Фрагмент документа —
---

По этим причинам, а отнюдь не из-за уведомлений Путина, президент Соединенных Штатов со своими советниками должен был знать, что лучше всего его желаниям отвечает эта готовая сражаться с ИГИЛ некоалиционная коалиция. А поскольку Соединенные Штаты в последнее время предпринимают шаги по предоставлению новых полномочий иранцам, и в то же время спускают на тормозах те проблемы, из-за которых мы можем оказаться в еще большей конфронтации по отношению к Путину, Асаду и иракцам, становится понятно, что президент с большим удовольствием дает им возможность поступать так, как они поступают.
Теперь план Обамы становится понятен. Мы уйдем из Сирии и Ирака, оставив их русским и иранцам. Обе эти измученные войной страны находятся в состоянии хаоса. У США нет политической воли для наращивания своего участия. Ну что здесь может пойти не так? Каковы могут быть долговременные последствия, если мы позволим русским и иранцам продолжать свою понятную и пока успешную стратегию по расширению влияния в собственном общем географическом окружении?
Эта стратегия заключается в содействии расколу у соседей, чтобы затем прийти и усилить свое влияние на них, одновременно ослабив их оппонентов. Благодаря такому подходу Россия получила часть территорий Грузии и Украины. Этим объясняется ее демонстрация силы в Белоруссии и Прибалтике. Используя такую тактику, Иран усиливает свое влияние от Ливана до Йемена (не говоря уже о Сирии и Ираке).
Неважно, что Россия агрессивно позиционирует себя в качестве соперника США во всем мире, а у Путина из-за экономических и демографических бедствий внутри страны есть всего один козырь, чтобы сохранять 80-процентные рейтинги популярности: возрождение «российского величия» посредством агрессии за рубежом. Неважно, что он душит демократию, серьезно увеличивает военные расходы, модернизирует ядерные силы и нагнетает военную истерию. Неважно, что разрушается ключевой баланс между шиитами и суннитами на Ближнем Востоке, и что сунниты терпят одну неудачу за другой (во многом по собственной вине). Неважно, что буквально на каждое поражение суннитов приходится победа иранцев. Неважно, что Иран и Россия это самые опасные игроки в мире, и что встревоженный Пентагон включил их в списки своих потенциальных врагов под первыми номерами.

---

Предоставленный материал —
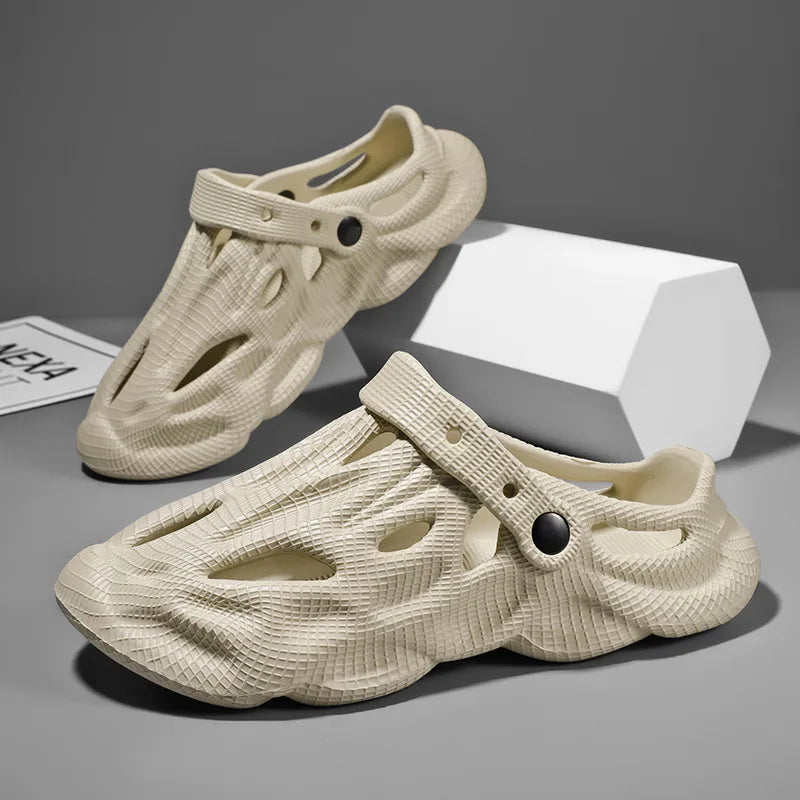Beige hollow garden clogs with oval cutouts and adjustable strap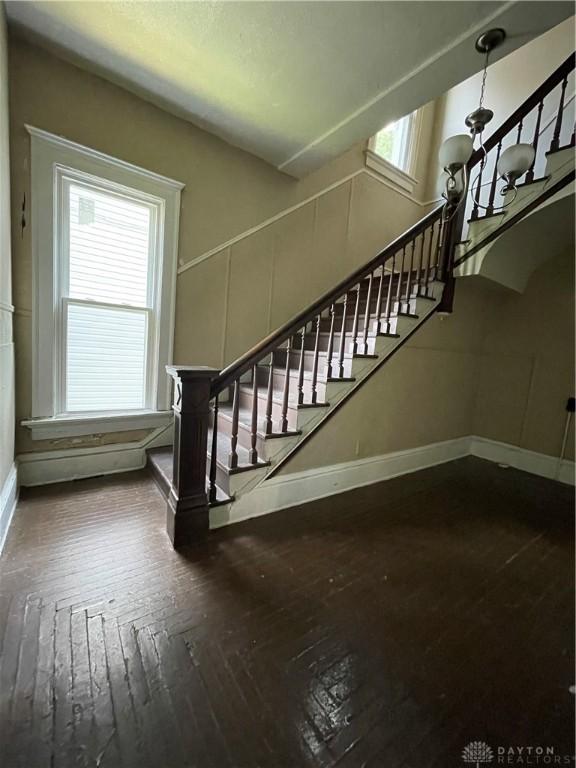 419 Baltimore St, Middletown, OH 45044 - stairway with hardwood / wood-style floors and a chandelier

---

Задания —
A. Выведите из фрагмента документа всё, начиная со слов «Теперь план Обамы» и вплоть до слов «общем географическом окружении?».
B. Определите по фрагменту документа, верны ли утверждения (i) Россия получила часть территорий Грузии и Украины благодаря подходу, описанному как содействие расколу у соседей; (ii) у США есть политическая воля для наращивания своего участия; (iii) Пентагон включил Иран и Россию в списки своих потенциальных врагов под первыми номерами. Для каждого ответьте «да» или «нет» и приведите дословно решающие слова фрагмента.
Опирайтесь только на фрагмент документа.

Ответы к упражнению —
A.
Теперь план Обамы становится понятен. Мы уйдем из Сирии и Ирака, оставив их русским и иранцам. Обе эти измученные войной страны находятся в состоянии хаоса. У США нет политической воли для наращивания своего участия. Ну что здесь может пойти не так? Каковы могут быть долговременные последствия, если мы позволим русским и иранцам продолжать свою понятную и пока успешную стратегию по расширению влияния в собственном общем географическом окружении?

B.
(i) Да: «Благодаря такому подходу Россия получила часть территорий Грузии и Украины».
(ii) Нет: «У США нет политической воли для наращивания своего участия».
(iii) Да: «встревоженный Пентагон включил их в списки своих потенциальных врагов под первыми номерами».